Martine’s death turns Sophie’s world on its head and puts her into a state of anxious lack of control:


“It was as if the world started whirling after that, as though I had no control over anything. Everything raced by like a speeding train and I, breathlessly, sprang after it, trying to keep up.”


Her mother, to whom she wanted to be a support, and whose friendship she wanted to accept in spite of the past, is now gone. Before this, there is an exchange between her and Marc that seems to end in culpability being placed on Sophie:


“Why did you give her a child? Didn't you know about the nightmares?" I asked.

"You knew better about the nightmares," he said, "but where were you?"

Neither of them can really take responsibility for Martine’s unfortunate end- Marc was likely fooled by Martine’s obstinate pretence of normalcy, and Sophie ability to assist was limited by Martine’s insistence on avoiding professional help or any method of coping that faced the reality of her past. At any rate, Sophie has just lost her mother and may want to blame someone or something for the unjust death.

▶ _Written tasks_:
(1) Reproduce the passage about Martine's death from "Her mother, to" up to and including "the unjust death.".
(2) In the passage about Martine's death, what did Martine insist on avoiding?
(3) Pick up the passage about Martine's death after its final sentence and keep writing.

▶ _Source excerpt_:
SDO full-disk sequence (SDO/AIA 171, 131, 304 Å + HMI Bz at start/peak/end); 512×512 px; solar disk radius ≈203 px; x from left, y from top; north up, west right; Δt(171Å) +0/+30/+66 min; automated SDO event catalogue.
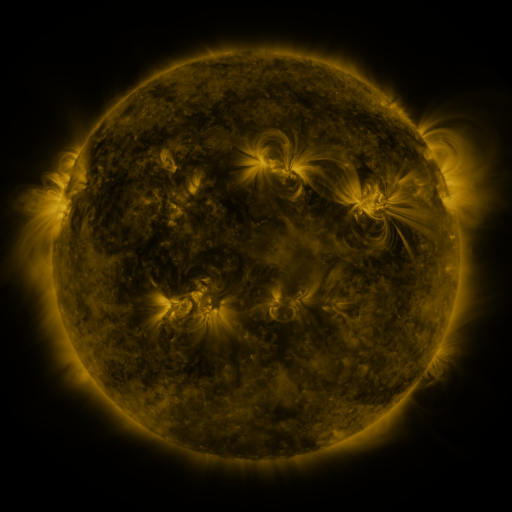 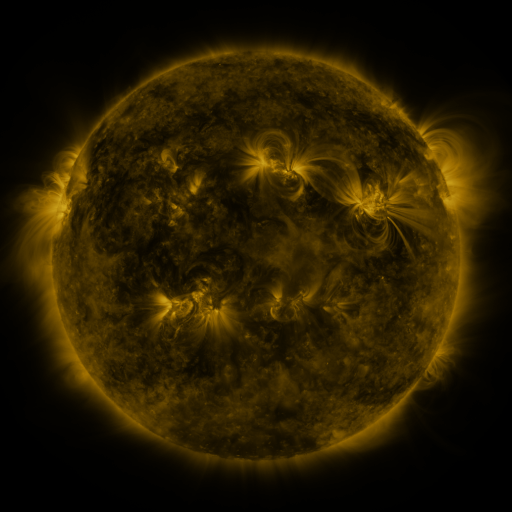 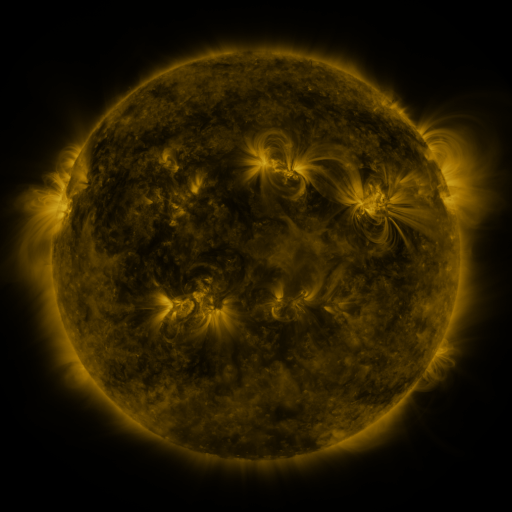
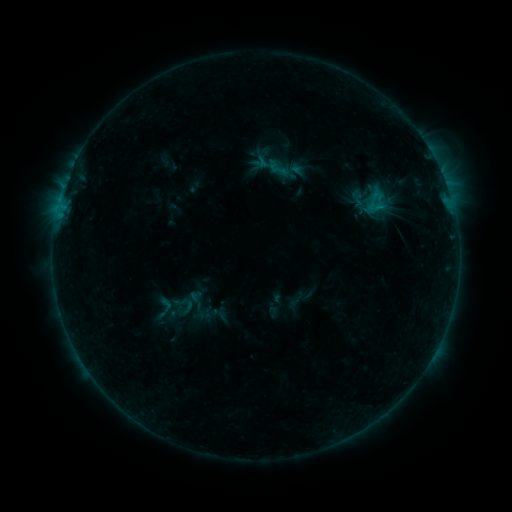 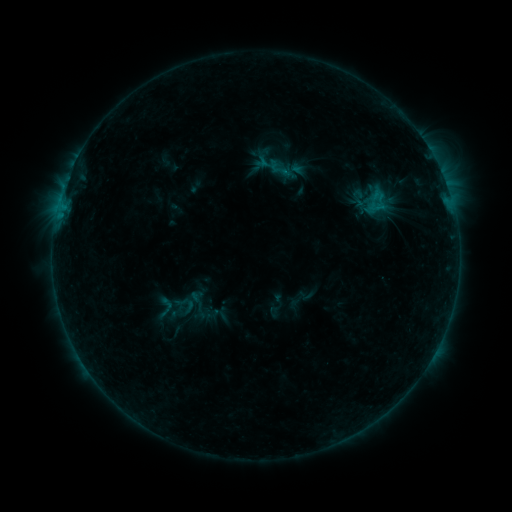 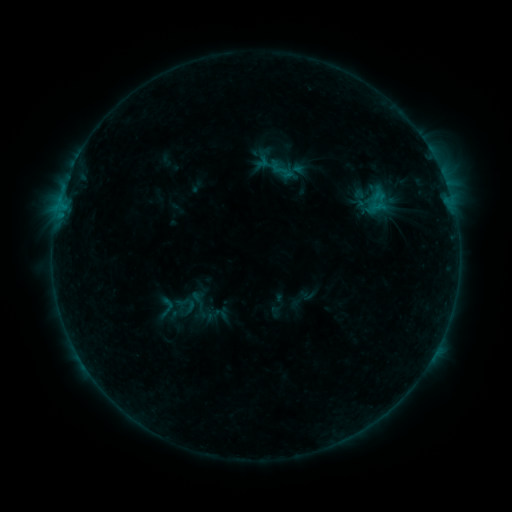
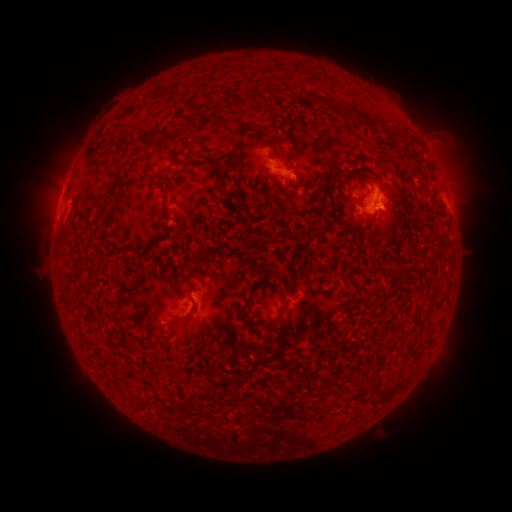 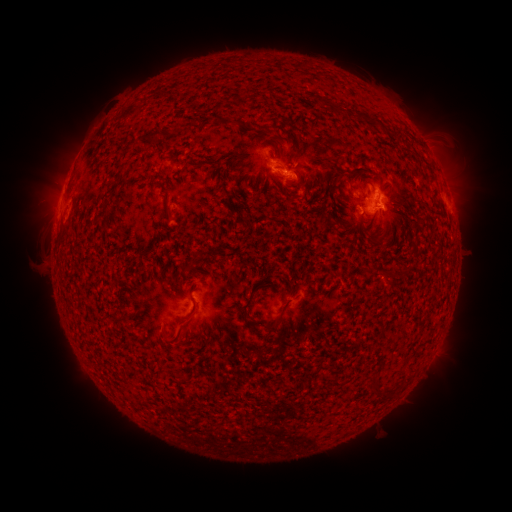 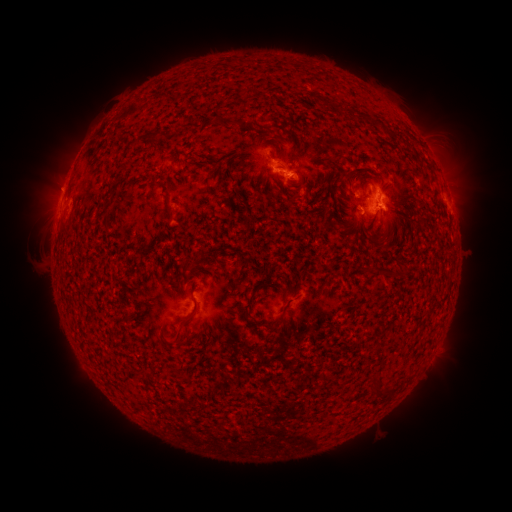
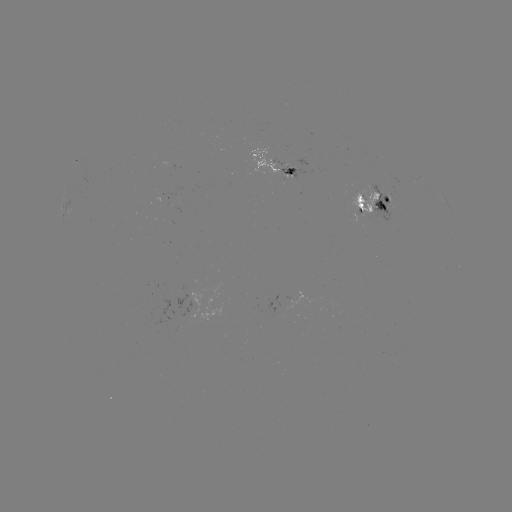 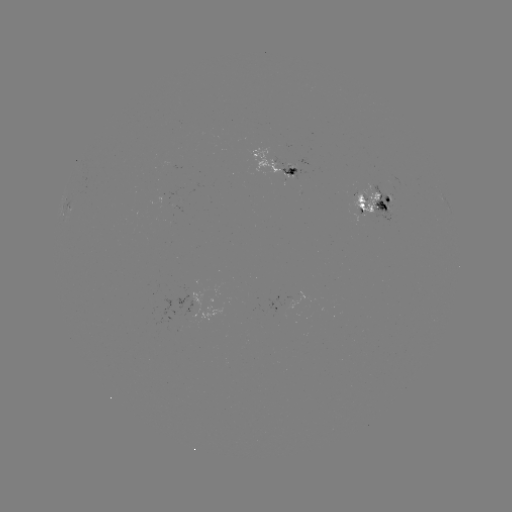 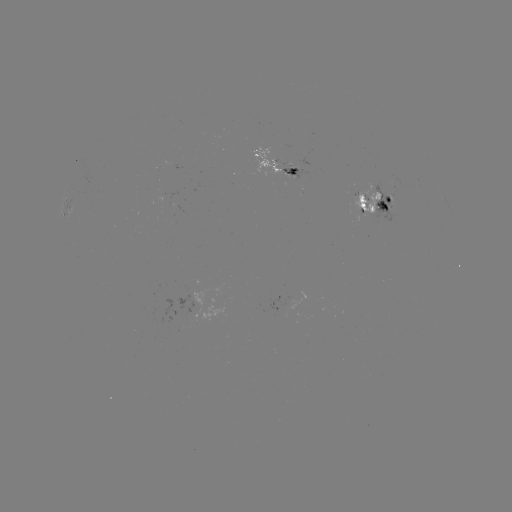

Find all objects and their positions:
emerging-flux region: (293, 301)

▶ _In response_:
(1)
Her mother, to whom she wanted to be a support, and whose friendship she wanted to accept in spite of the past, is now gone. Before this, there is an exchange between her and Marc that seems to end in culpability being placed on Sophie:


“Why did you give her a child? Didn't you know about the nightmares?" I asked.

"You knew better about the nightmares," he said, "but where were you?"

Neither of them can really take responsibility for Martine’s unfortunate end- Marc was likely fooled by Martine’s obstinate pretence of normalcy, and Sophie ability to assist was limited by Martine’s insistence on avoiding professional help or any method of coping that faced the reality of her past. At any rate, Sophie has just lost her mother and may want to blame someone or something for the unjust death.

(2) Professional help or any method of coping that faced the reality of her past.

(3)
Instantly, Sophie starts packing to return to Haiti for her mother’s funeral. Joseph at first insists on going with Sophie, but she seems set on going alone for the sake of simplicity and keeping Brigitte safe- something that Joseph takes as a hint to stop insisting and support her choice. When she arrives to Martine’s house, she races around to each room while Marc attempts to get her seated for a discussion about the proceedings. When she sees Martine’s closet, all the clothing is in shades of red- the colour which became her favourite after leaving Haiti since it better suited her pain.


Marc explains the details regarding the transfer of Martine’s body to Haiti. Sophie is upset with Marc, and decides that she would never again speak to him. She evidently blames him at least partially for her mother’s death (he did give Martine the baby which proved too much to bear after all). He also states that he has notified Martine’s family, and Sophie feels as though this method of notification is unfitting or disrespectful. Ifé would be receiving the news of her daughter’s suicide via telegram- and Sophie sees remote communication of such shocking and even potentially deleterious news as an unforgivable misstep on Marc’s part.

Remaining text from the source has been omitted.